D’autres professionnels, eux aussi concernés par l’obligation vaccinale, disent souffrir de cette mesure. C’est le cas d’Anne-Sophie, 31 ans. « Je suis secrétaire médicale et mes collègues infirmiers, aides-soignants ou médecins ne comprennent pas mon choix de ne pas me faire vacciner (…) Je suis sans cesse obligée de me justifier. On me traite d’égoïste, de complotiste sans se soucier de ce que je ressens. Il m’est même arrivé d’aller dans les toilettes pour pleurer », confie-t-elle à 20 Minutes.
Léo, 28 ans, cuisinier en Ehpad et non vacciné, dénonce le « deux poids, deux mesures » du gouvernement : « Tout au long de la pandémie, j’étais l’un des seuls à assurer la restauration pour nourrir les résidents (…) Quand le personnel soignant a touché une prime pour le travail effectué pendant la crise, moi je n’étais pas considéré comme tel.
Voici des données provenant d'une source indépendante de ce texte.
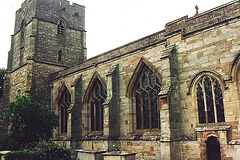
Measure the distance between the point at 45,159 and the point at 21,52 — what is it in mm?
17207

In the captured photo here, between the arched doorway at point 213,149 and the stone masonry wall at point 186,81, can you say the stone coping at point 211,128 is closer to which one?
the stone masonry wall at point 186,81

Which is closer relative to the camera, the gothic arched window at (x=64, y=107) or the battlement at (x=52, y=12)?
the gothic arched window at (x=64, y=107)

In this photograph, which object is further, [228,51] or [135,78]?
[135,78]

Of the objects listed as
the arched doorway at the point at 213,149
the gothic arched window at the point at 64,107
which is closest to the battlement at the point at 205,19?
the arched doorway at the point at 213,149

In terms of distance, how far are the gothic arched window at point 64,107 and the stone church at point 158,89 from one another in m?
0.04

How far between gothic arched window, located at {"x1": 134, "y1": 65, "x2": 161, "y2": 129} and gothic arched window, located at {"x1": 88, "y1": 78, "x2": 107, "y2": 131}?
352 centimetres

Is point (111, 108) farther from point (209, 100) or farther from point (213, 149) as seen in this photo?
point (213, 149)

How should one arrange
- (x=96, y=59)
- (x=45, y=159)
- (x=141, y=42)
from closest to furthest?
(x=45, y=159) < (x=141, y=42) < (x=96, y=59)

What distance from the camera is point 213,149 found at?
37.9ft

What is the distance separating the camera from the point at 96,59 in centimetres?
1969

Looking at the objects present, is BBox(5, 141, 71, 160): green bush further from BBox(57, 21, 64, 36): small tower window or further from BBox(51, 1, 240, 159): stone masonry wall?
BBox(57, 21, 64, 36): small tower window

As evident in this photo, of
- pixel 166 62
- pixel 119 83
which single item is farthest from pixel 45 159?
pixel 166 62

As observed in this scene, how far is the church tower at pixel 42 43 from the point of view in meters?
25.4

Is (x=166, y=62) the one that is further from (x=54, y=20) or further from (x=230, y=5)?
(x=54, y=20)
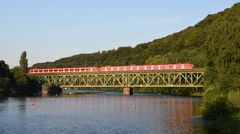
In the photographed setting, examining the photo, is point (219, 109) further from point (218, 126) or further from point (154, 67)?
point (154, 67)

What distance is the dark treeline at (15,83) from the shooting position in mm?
160000

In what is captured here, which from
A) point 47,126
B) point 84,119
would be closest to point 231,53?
point 84,119

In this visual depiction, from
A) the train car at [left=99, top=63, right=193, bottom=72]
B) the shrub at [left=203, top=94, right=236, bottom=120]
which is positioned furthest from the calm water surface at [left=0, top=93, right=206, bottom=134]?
the train car at [left=99, top=63, right=193, bottom=72]

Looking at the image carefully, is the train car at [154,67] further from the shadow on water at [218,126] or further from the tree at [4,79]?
the shadow on water at [218,126]

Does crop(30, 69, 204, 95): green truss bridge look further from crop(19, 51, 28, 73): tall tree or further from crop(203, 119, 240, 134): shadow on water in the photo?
crop(203, 119, 240, 134): shadow on water

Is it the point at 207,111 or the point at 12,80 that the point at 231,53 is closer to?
the point at 207,111

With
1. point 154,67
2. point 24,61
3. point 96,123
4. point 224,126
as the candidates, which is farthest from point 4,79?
point 224,126

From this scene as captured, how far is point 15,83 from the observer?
171125 mm

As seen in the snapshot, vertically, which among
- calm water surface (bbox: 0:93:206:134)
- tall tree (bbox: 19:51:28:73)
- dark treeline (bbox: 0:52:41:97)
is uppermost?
tall tree (bbox: 19:51:28:73)

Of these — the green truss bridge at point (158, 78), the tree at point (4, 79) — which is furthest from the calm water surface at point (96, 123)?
the green truss bridge at point (158, 78)

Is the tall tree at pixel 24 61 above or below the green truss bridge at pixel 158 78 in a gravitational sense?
above

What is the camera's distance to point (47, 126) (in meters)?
66.0

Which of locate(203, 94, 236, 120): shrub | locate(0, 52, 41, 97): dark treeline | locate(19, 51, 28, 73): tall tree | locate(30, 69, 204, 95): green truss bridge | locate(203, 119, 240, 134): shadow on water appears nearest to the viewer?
locate(203, 119, 240, 134): shadow on water

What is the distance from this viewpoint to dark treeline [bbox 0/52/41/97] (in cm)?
16000
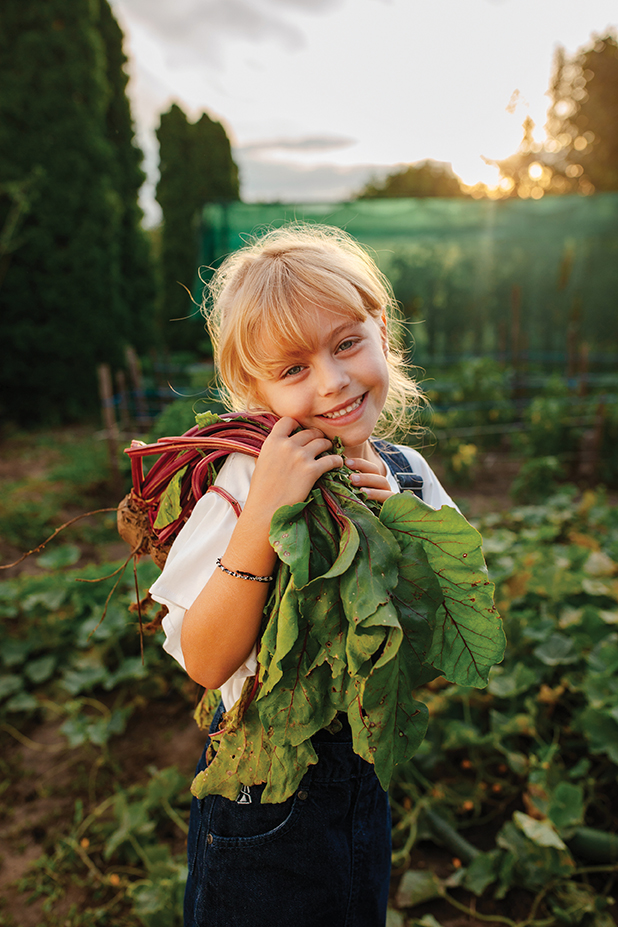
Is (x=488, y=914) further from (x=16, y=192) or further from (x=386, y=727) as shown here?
(x=16, y=192)

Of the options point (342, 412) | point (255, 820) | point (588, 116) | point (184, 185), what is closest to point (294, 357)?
point (342, 412)

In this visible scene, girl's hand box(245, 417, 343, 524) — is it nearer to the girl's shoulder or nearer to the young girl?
the young girl

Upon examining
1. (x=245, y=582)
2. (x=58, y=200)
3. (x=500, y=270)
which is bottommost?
(x=245, y=582)

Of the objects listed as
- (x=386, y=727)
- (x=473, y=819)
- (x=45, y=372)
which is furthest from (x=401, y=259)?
(x=386, y=727)

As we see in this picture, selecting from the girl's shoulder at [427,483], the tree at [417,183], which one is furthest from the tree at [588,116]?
the girl's shoulder at [427,483]

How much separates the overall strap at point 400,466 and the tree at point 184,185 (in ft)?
44.9

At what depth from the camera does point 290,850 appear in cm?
115

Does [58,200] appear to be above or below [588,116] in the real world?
below

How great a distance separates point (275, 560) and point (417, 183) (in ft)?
106

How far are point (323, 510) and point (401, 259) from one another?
11.6 metres

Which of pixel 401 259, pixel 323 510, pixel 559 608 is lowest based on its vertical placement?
pixel 559 608

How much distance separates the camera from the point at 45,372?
1005cm

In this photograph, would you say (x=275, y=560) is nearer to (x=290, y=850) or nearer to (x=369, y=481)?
(x=369, y=481)

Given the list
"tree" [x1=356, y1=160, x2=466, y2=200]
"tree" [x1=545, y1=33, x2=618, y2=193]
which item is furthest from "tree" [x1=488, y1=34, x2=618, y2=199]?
"tree" [x1=356, y1=160, x2=466, y2=200]
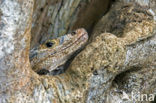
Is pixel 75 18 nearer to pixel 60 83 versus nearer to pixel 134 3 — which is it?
pixel 134 3

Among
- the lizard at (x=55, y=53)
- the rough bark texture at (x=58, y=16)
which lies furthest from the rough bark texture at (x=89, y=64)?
the rough bark texture at (x=58, y=16)

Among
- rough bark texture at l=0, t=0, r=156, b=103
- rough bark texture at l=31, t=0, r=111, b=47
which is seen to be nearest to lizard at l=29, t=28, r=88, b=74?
rough bark texture at l=0, t=0, r=156, b=103

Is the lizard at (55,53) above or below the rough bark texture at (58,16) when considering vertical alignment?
below

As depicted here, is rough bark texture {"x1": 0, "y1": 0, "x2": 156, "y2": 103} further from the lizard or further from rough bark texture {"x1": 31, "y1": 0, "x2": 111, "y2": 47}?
rough bark texture {"x1": 31, "y1": 0, "x2": 111, "y2": 47}

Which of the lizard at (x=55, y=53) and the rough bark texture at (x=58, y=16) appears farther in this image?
the rough bark texture at (x=58, y=16)

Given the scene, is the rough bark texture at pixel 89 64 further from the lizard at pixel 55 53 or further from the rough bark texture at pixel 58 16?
the rough bark texture at pixel 58 16

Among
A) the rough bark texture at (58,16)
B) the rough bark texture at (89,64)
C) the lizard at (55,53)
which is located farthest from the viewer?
the rough bark texture at (58,16)

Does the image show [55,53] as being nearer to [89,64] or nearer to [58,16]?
[89,64]

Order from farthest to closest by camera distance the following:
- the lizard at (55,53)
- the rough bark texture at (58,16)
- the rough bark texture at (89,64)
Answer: the rough bark texture at (58,16)
the lizard at (55,53)
the rough bark texture at (89,64)
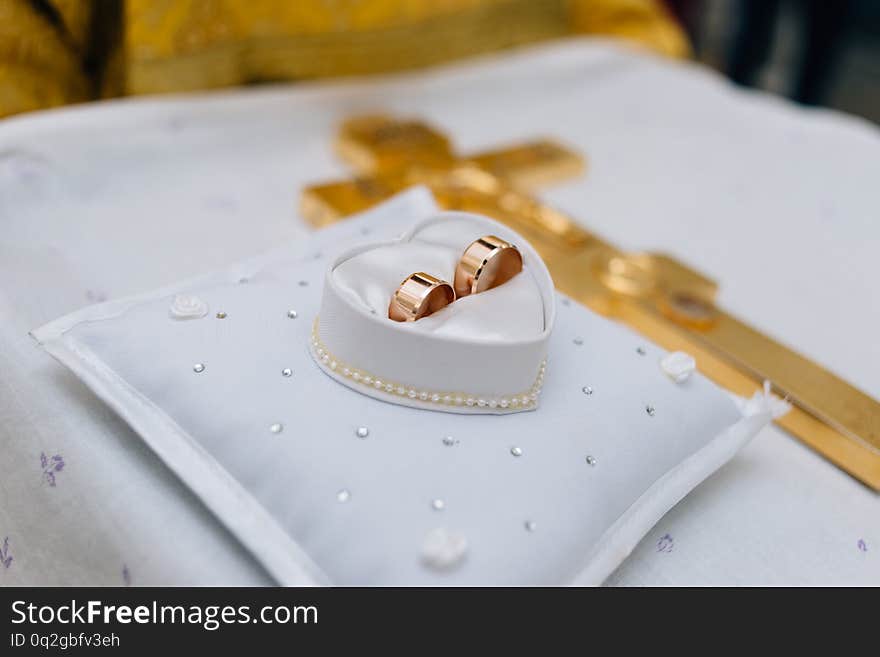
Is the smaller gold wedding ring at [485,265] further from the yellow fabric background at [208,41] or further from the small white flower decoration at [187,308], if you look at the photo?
the yellow fabric background at [208,41]

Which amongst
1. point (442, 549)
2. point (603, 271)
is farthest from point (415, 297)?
point (603, 271)

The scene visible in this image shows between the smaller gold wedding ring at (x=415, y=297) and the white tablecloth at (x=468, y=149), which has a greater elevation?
the smaller gold wedding ring at (x=415, y=297)

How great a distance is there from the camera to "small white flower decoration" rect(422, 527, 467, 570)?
1.66ft

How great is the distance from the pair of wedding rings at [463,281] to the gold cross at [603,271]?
0.87 ft

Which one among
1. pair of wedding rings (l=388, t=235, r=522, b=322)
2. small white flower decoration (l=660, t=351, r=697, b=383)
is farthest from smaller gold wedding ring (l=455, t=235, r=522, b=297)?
small white flower decoration (l=660, t=351, r=697, b=383)

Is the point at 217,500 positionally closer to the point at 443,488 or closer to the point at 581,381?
the point at 443,488

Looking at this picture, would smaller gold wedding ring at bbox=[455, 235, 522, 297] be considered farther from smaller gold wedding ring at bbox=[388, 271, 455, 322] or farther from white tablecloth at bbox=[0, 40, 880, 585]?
white tablecloth at bbox=[0, 40, 880, 585]

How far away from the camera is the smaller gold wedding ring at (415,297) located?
59 cm

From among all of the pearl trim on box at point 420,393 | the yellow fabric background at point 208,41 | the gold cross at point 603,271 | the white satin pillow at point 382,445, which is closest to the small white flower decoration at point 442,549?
the white satin pillow at point 382,445

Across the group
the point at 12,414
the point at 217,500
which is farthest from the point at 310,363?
the point at 12,414

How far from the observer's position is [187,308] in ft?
2.11

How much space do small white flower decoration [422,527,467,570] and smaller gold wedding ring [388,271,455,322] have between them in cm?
16

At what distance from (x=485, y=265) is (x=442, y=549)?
0.22 m

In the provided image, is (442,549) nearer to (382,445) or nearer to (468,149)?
(382,445)
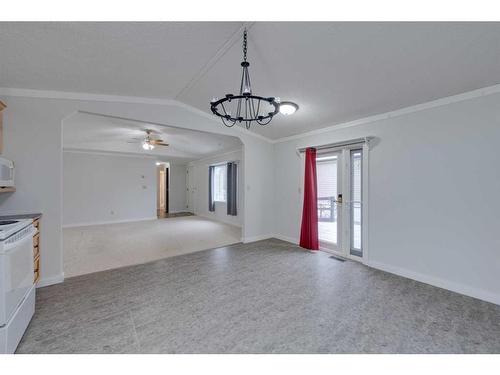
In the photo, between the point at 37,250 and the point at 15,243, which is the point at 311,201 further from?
the point at 37,250

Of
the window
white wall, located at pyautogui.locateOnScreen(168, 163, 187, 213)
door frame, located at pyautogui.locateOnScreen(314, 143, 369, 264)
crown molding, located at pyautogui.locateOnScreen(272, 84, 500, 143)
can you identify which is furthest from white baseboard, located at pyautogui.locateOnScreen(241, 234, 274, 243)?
white wall, located at pyautogui.locateOnScreen(168, 163, 187, 213)

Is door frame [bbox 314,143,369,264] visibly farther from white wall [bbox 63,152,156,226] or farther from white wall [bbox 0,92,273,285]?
white wall [bbox 63,152,156,226]

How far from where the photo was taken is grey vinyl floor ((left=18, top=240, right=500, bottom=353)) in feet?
5.63

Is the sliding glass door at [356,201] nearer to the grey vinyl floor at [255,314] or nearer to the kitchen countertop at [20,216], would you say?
the grey vinyl floor at [255,314]

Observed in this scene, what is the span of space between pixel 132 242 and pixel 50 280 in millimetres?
2000

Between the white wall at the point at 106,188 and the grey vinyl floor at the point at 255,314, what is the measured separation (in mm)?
4587

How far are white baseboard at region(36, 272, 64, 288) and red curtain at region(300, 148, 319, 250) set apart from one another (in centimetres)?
390

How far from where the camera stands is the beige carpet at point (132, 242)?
3637 mm

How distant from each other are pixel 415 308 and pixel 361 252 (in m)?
1.41

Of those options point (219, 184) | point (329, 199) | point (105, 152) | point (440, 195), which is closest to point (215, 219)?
point (219, 184)
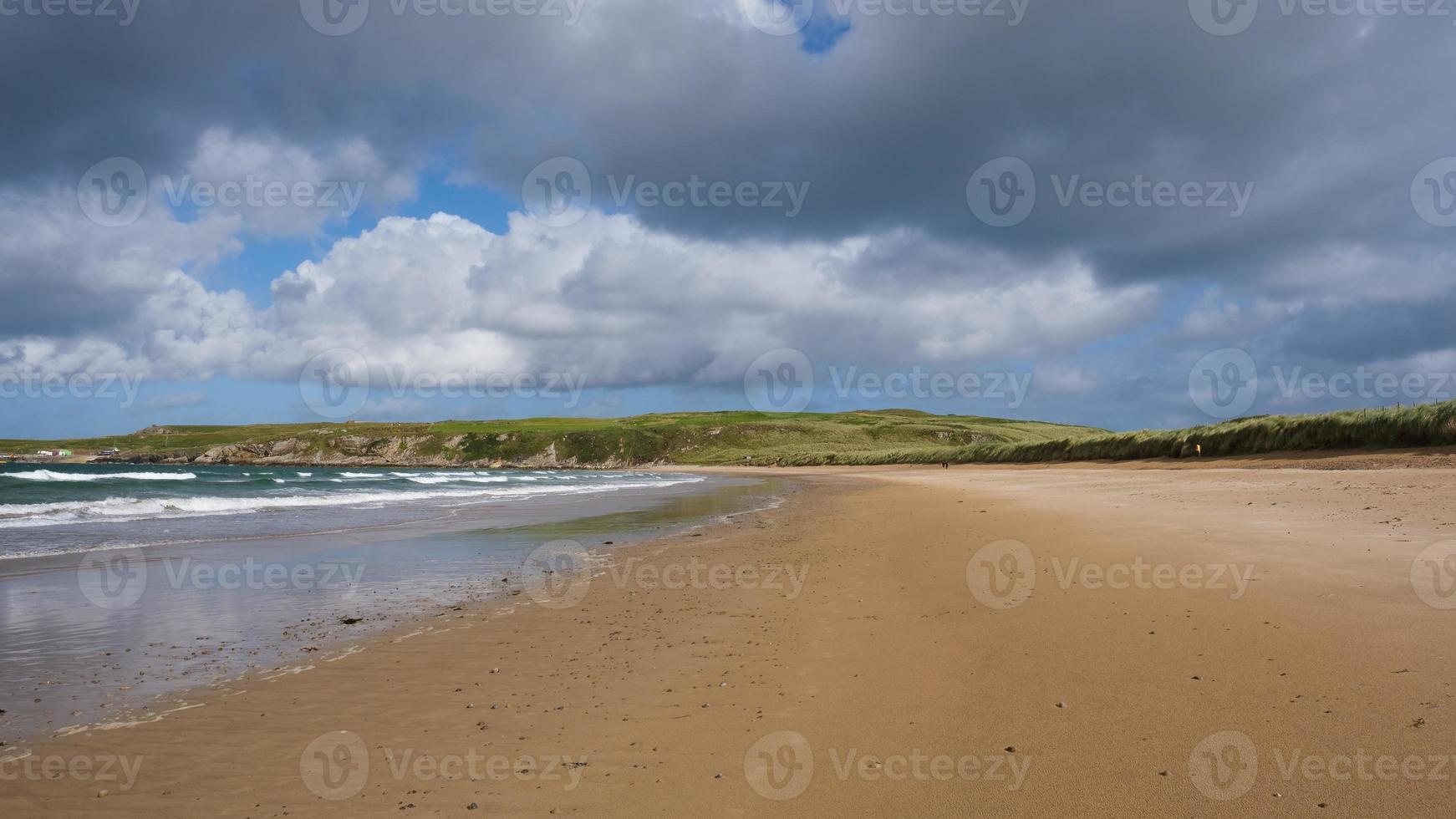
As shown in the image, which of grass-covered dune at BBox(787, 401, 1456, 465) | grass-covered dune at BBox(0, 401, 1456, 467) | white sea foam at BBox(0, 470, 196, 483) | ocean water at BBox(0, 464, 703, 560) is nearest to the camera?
ocean water at BBox(0, 464, 703, 560)

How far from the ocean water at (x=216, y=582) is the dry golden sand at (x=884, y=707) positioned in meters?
0.99

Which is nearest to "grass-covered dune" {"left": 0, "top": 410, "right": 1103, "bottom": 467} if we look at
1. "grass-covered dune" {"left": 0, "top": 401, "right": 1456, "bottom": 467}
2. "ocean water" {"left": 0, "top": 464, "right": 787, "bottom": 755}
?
"grass-covered dune" {"left": 0, "top": 401, "right": 1456, "bottom": 467}

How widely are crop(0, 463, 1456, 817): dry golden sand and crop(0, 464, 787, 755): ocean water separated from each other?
0.99 meters

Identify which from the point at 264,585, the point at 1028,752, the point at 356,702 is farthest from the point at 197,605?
the point at 1028,752

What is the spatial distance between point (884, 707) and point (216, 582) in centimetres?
1143

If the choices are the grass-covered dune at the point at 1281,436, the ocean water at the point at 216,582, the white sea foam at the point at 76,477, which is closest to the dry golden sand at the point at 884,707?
the ocean water at the point at 216,582

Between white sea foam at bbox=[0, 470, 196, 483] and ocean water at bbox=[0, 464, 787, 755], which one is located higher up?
ocean water at bbox=[0, 464, 787, 755]

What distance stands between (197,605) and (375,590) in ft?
7.18

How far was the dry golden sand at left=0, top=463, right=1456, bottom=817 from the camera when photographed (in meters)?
3.76

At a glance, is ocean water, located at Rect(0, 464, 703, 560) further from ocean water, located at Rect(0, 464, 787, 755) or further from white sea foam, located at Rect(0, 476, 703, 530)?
ocean water, located at Rect(0, 464, 787, 755)

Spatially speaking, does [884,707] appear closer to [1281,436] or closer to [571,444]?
[1281,436]

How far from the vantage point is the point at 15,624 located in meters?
8.46

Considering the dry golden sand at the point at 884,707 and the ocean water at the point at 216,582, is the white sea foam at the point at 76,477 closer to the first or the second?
the ocean water at the point at 216,582

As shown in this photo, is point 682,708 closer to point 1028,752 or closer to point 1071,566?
point 1028,752
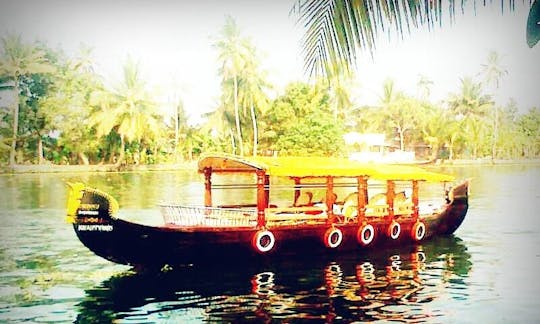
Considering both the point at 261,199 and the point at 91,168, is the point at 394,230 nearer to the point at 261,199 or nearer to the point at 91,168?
the point at 261,199

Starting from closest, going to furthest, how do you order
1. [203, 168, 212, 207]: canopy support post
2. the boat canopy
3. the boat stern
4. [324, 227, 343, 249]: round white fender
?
the boat stern < the boat canopy < [324, 227, 343, 249]: round white fender < [203, 168, 212, 207]: canopy support post

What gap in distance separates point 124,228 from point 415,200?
8.45 feet

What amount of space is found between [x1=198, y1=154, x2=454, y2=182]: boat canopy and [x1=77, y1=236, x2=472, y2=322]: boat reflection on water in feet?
2.08

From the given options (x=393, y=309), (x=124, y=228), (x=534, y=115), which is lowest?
(x=393, y=309)

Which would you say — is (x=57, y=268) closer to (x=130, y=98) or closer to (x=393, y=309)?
(x=130, y=98)

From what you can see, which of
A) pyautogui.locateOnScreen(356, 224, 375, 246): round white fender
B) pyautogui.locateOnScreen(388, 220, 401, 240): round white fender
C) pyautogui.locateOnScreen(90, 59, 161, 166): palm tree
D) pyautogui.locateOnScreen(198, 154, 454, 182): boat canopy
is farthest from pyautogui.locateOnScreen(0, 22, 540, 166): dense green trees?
pyautogui.locateOnScreen(356, 224, 375, 246): round white fender

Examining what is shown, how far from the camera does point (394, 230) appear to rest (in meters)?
5.64

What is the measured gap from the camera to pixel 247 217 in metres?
4.94

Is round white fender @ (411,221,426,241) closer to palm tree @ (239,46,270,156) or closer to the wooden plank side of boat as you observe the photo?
the wooden plank side of boat

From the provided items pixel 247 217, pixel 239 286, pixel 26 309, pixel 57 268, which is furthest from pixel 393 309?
pixel 57 268

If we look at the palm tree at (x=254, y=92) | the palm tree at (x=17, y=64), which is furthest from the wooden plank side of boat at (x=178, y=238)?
the palm tree at (x=254, y=92)

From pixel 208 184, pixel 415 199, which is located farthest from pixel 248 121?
pixel 415 199

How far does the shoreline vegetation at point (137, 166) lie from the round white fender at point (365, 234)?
59.8 inches

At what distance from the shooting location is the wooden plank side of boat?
4.32 m
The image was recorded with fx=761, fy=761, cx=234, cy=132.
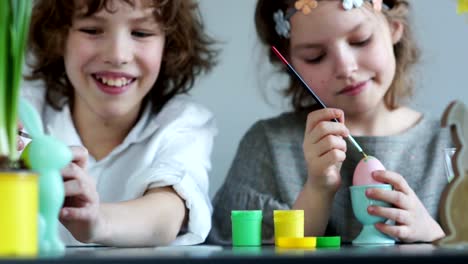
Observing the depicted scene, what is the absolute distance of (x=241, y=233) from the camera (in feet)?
2.93

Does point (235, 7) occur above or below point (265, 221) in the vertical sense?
above

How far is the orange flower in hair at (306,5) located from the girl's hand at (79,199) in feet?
1.86

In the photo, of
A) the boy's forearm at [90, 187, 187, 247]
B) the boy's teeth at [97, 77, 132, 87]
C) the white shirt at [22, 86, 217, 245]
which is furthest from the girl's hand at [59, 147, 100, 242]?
the boy's teeth at [97, 77, 132, 87]

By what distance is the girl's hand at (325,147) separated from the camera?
1062 mm

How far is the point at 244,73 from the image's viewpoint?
4.83ft

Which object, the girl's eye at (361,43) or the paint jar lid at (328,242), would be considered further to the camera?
the girl's eye at (361,43)

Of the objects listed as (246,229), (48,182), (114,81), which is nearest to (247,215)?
(246,229)

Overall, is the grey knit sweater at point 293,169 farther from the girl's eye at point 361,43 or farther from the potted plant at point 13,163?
the potted plant at point 13,163

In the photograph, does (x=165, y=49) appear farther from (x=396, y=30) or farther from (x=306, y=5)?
(x=396, y=30)

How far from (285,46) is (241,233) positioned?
535 millimetres

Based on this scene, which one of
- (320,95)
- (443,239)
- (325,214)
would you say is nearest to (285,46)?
(320,95)

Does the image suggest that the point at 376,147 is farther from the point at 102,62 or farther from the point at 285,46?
the point at 102,62

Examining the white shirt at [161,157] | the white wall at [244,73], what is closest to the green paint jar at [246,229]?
the white shirt at [161,157]

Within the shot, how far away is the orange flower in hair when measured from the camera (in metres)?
1.24
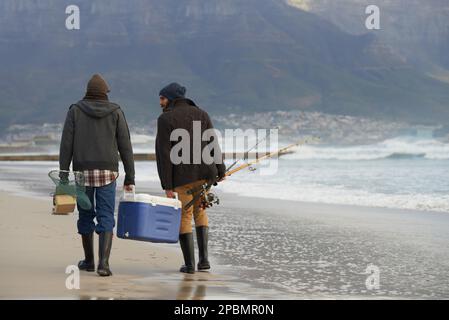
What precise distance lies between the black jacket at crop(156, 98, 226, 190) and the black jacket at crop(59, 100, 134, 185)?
0.32 m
Et aujourd’hui, je suis considéré comme soignant et je dois me faire vacciner si je ne veux pas perdre mon salaire ? », interroge-t-il.
La mesure prévoit que les soignants ont jusqu’au 15 septembre 2021 pour justifier « de l’administration d’au moins une des doses sous réserve de présenter le résultat, pour sa durée de validité, de l’examen de dépistage virologique ne concluant pas à une contamination par la Covid-19 ». Ils auront jusqu’au 15 octobre pour présenter un schéma vaccinal complet.